The intake of processed food (e.g. ultra-processed foods, popcorn, processed meat and desserts) was also associated with serum levels of PFNA, PFHxS and/or urinary level of BPA. Migration of PFAA from food packaging may increase when the food packaging is subjected to high temperatures (such as microwave popcorn), when it is in prolonged contact with the food and when emulsifiers are present in the packaging(22,67).
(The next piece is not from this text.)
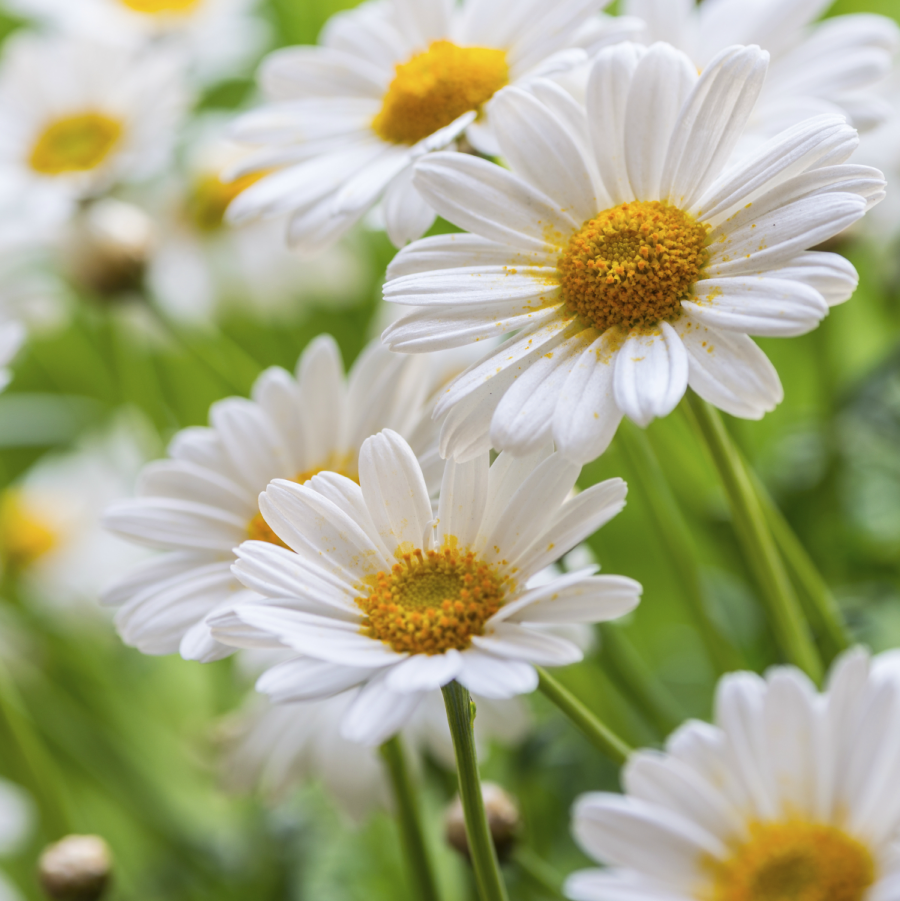 Daisies are like sunshine for the ground you have to let the daisies are like sunshine for the ground you have to let the sunlight flow jane lee logan daisy daisies flower flowers sunshine spring izmirmasajfo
More specifically, PFNA has been detected in various packaging used for ultra-processed foods (baking dishes, fast-food packaging, muffin packaging and microwavable popcorn bags)(6870), and appears to migrate to foods from packaging in highly fatty and alcoholic foods(71,72). Indeed, several studies detected PFAA or BPA in ultra-processed products such as pastries, microwaveable popcorn, pizza, french fries, hot dogs, etc(7,8,43,73,74). Conversely, contrary to several studies that have found PFAA or BPA in canned food(6,7,22,24,54,55), we did not detect any associations between the intake of canned food items and serum levels of these contaminants. BPA coating is not consistently found in canned food (metal canning rods, epoxy resin of the rods, Mason jars and aluminium cane)(19,21,22), and very often, it depends on the brand of the product purchased. Fortunately, BPA is progressively being removed from canned foods (such as Mason jar lids whose seals are now BPA-fee). This, however, makes the use of FFQ to capture BPA exposure via canned foods difficult since most consumers do not notice the presence or absence of BPA coatings. In the present study, we only assessed the overall intake of canned food and this may also have diluted the association between canned food intake and BPA exposure.
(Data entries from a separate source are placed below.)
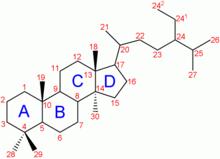 グルコ コルチコイド 受容 体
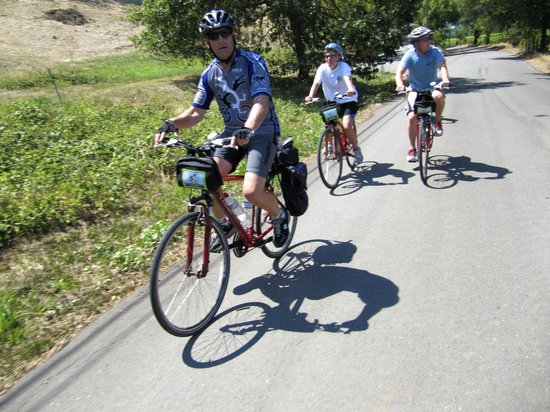 Wine Country Bikes: Some pix of our rides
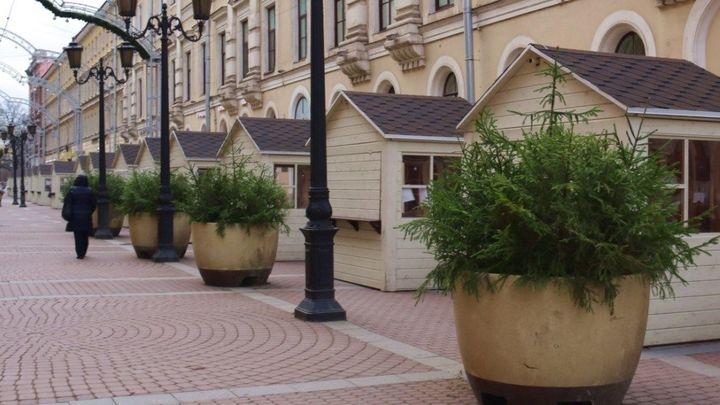 Природе не навредит: стало известно, где взяли деревья для елочных композиций в Санкт-Петербурге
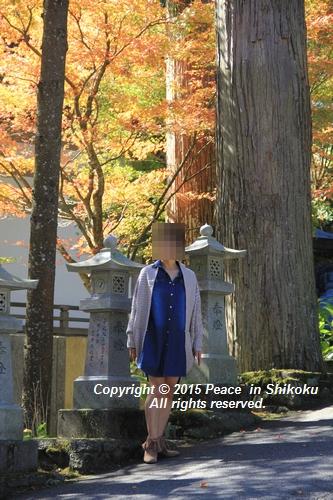 kouyou-1026-8445.jpg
Our analyses revealed that among the Innu participants in JES!-YEH!, the intake of some traditional foods (e.g. wild fish and berries) was associated with serum levels of PFNA and urinary levels of BPA. A weak association was also found between terrestrial meat intake and serum PFOA. A few studies have reported the presence of PFAA and BPA in market fish, meat and fruits(7,11,42,43,5457,74,75). Conversely, another study reported low levels of PFAA in traditional foods from the two studied nations(1).
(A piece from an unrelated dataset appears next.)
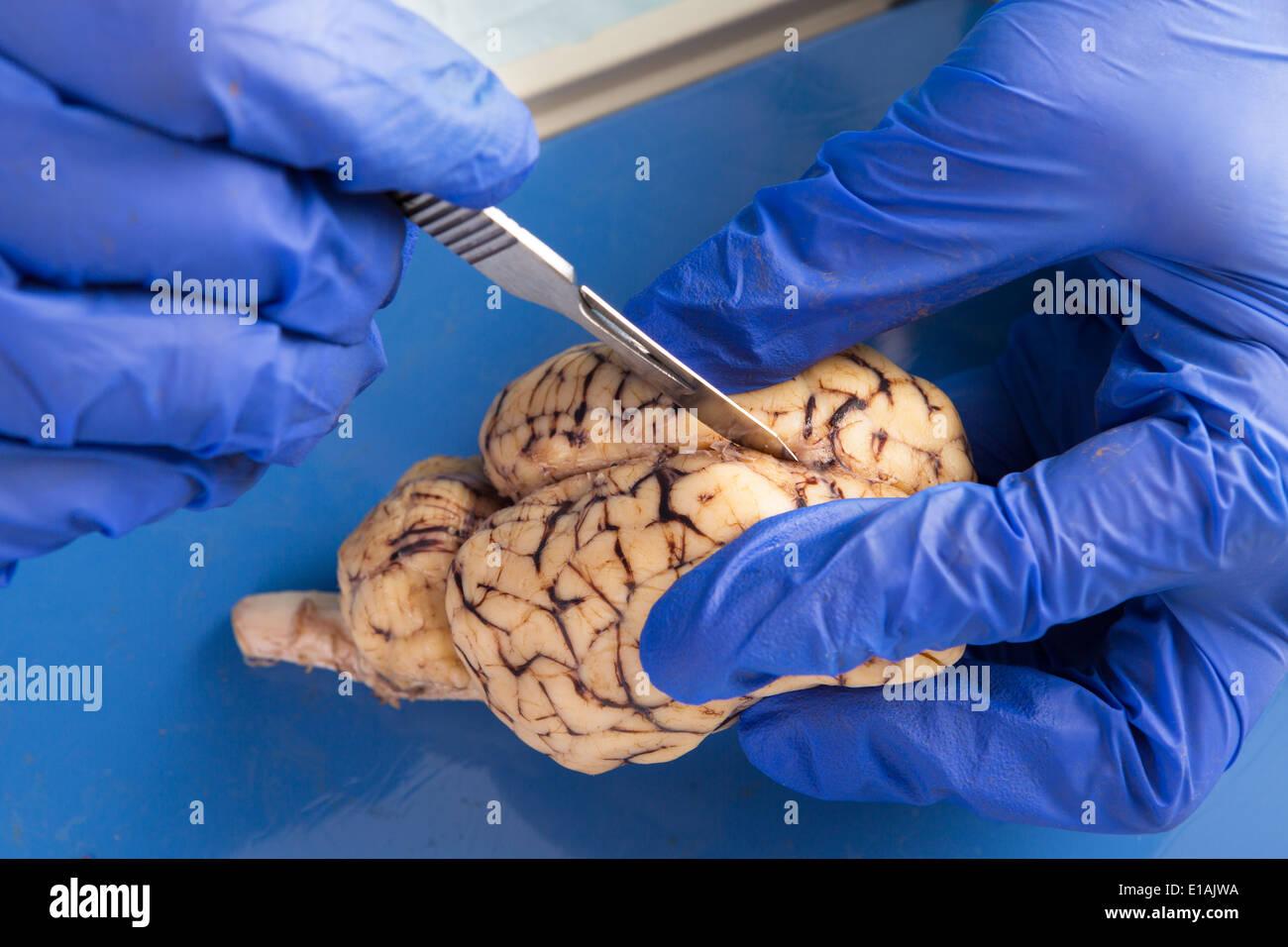 Nahaufnahme der behandschuhten Hände eines Anatomie-Student ...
Two hypotheses can be raised to explain the presence of these contaminants in traditional foods. First, following hunting, fishing and gathering, traditional foods are usually preserved in plastic bags (i.e. grocery bags or Ziplock® bags) or disposable plastic containers usually made of polycarbonate plastic (i.e. hard plastic containers), and sometimes, for an extended period of time in the freezer or canned in Mason jars, which would explain the presence of BPA. Second, PFAA and BPA contamination of the environment (soil, air, water) and wildlife (terrestrial and aquatic organisms) has been documented(47,76,77). In particular, recent studies have documented high levels of PFNA and other long-chain PFAA compared with other persistent organic pollutants in moose liver, marine mammals, fish and caribou in the Canadian Arctic. Long-chain PFAA are also known to be on the rise in Inuit populations in Nunavik, Northern Quebec(34,78,79). Conversely, no local source of these contaminants could be identified in these boreal ecosystems, and the source of these chemicals would likely be a result of long-range atmospheric and oceanic transportation(80,81), as it is the case in the Arctic. Moreover, PFAA concentrations were found in higher concentrations in terrestrial and freshwater biota v. marine biota(79,82,83). Anishinabe communities are more likely to consume freshwater seafood, whereas Innu communities are more likely to eat marine seafood. This may also explain the elevated concentrations of PFNA in Anishinabe v. Innu participants.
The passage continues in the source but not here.